> [EXERCISE DESCRIPTION]: Copy the data verbatim, beginning with the line that contains "What distance can" and continuing through the end of the data.
━━━ INFORMATION GIVEN
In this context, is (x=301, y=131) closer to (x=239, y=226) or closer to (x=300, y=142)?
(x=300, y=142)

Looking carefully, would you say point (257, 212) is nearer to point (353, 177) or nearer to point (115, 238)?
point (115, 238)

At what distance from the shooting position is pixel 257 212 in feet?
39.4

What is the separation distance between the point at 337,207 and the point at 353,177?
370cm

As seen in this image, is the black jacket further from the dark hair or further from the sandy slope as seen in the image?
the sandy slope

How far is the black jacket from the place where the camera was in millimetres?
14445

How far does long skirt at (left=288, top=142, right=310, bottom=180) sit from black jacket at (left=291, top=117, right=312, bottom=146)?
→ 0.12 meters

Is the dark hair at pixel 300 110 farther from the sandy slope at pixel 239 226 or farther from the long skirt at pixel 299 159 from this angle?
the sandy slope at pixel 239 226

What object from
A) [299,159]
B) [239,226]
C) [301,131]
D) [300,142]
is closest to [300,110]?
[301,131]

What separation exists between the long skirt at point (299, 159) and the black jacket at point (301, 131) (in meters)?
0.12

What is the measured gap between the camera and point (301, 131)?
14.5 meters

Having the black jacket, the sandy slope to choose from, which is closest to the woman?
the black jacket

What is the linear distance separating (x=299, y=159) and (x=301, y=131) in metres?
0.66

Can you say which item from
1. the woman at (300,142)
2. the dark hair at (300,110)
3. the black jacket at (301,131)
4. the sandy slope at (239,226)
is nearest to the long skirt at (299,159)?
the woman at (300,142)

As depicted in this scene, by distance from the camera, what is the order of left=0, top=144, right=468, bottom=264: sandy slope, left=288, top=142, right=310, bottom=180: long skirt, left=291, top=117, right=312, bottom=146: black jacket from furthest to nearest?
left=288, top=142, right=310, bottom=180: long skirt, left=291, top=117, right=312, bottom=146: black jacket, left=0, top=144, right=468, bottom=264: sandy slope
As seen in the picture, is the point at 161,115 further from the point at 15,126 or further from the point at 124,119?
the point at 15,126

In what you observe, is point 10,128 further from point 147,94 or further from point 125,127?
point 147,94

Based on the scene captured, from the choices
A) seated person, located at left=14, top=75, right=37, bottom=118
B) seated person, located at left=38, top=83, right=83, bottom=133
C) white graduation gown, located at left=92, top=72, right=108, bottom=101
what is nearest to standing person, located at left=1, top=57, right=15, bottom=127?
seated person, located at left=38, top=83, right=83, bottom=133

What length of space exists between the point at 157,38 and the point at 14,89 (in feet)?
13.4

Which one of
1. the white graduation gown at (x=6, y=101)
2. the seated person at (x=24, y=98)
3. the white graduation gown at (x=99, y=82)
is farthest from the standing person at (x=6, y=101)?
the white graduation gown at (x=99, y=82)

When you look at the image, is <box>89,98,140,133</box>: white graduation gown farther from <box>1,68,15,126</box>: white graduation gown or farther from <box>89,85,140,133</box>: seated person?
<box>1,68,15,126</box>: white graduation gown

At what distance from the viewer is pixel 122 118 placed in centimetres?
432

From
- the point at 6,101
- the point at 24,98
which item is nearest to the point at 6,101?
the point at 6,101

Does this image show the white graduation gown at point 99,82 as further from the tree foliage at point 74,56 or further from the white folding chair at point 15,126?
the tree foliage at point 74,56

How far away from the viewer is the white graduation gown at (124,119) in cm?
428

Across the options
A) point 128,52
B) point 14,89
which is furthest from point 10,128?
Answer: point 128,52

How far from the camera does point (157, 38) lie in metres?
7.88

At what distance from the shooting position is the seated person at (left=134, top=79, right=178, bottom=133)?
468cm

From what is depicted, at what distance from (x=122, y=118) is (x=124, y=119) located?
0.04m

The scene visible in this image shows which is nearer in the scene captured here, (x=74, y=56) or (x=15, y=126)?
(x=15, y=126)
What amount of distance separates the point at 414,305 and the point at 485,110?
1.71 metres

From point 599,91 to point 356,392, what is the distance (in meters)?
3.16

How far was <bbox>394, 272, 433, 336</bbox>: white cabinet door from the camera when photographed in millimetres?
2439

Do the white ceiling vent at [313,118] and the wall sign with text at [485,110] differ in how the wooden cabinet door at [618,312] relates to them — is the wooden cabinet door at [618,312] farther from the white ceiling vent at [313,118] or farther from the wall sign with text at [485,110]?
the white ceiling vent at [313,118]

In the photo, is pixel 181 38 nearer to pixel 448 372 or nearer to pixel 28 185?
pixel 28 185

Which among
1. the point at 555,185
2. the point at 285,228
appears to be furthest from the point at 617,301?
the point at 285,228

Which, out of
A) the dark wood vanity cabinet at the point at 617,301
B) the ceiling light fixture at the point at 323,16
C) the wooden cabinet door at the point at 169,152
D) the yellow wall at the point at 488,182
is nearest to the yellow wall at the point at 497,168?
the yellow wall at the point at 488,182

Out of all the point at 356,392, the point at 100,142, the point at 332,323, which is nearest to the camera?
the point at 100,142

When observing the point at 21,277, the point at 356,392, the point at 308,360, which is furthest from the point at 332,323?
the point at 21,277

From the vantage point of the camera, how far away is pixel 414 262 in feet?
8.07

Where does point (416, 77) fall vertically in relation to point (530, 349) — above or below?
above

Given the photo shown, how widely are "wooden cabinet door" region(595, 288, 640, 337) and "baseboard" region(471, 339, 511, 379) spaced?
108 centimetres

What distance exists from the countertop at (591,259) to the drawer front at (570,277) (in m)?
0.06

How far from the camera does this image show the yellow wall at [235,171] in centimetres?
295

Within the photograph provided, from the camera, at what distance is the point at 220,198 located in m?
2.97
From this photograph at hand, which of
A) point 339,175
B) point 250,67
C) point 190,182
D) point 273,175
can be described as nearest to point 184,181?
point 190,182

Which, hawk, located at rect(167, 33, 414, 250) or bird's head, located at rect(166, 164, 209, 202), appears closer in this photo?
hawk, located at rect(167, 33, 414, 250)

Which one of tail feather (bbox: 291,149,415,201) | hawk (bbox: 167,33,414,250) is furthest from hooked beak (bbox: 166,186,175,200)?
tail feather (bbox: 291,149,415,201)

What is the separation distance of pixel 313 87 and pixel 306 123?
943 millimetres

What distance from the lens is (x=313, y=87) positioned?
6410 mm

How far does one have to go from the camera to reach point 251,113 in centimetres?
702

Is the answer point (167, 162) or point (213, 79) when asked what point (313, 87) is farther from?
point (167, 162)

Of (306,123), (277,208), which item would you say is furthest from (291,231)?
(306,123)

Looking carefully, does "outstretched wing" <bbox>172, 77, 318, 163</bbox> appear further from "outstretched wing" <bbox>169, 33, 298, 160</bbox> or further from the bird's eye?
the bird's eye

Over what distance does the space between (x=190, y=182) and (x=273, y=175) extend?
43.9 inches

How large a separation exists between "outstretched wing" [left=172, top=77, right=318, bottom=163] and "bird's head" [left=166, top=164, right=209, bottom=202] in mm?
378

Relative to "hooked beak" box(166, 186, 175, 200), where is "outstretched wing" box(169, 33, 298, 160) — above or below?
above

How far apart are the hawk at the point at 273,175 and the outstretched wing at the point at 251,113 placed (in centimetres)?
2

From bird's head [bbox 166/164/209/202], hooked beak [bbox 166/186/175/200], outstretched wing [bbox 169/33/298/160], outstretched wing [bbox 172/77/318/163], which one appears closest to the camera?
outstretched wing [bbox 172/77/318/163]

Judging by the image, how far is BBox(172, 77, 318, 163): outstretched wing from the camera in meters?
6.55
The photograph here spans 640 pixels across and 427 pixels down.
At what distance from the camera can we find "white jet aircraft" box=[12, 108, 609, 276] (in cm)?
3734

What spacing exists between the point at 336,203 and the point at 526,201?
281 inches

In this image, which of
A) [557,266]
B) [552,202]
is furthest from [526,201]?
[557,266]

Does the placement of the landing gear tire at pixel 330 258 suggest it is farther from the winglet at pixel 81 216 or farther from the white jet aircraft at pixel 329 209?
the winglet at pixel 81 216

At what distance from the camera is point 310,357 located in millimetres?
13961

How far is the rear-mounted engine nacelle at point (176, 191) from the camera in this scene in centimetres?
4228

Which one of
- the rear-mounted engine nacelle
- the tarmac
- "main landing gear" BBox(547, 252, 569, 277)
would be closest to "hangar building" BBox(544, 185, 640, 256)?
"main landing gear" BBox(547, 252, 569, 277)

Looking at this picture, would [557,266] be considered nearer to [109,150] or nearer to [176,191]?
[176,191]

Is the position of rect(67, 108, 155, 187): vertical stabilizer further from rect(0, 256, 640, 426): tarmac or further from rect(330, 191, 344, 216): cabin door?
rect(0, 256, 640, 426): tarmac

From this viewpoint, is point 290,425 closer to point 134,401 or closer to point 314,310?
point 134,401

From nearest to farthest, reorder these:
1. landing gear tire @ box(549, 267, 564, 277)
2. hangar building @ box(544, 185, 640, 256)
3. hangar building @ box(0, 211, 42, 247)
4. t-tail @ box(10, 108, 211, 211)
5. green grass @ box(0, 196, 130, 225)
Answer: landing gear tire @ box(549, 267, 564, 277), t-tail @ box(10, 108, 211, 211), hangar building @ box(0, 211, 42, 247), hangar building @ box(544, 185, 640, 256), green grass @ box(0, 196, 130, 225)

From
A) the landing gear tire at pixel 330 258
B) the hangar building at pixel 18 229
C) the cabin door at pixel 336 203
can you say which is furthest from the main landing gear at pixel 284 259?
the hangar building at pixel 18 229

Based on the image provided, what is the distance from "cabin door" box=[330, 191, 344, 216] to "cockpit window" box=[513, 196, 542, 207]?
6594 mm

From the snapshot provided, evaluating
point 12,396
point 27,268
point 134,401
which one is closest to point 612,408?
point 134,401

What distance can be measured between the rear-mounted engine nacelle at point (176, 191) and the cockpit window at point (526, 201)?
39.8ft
━━━━━━
> [ANSWER IN FULL]:
What distance can be measured between the rear-mounted engine nacelle at point (176, 191) and the cockpit window at point (526, 201)?
39.8ft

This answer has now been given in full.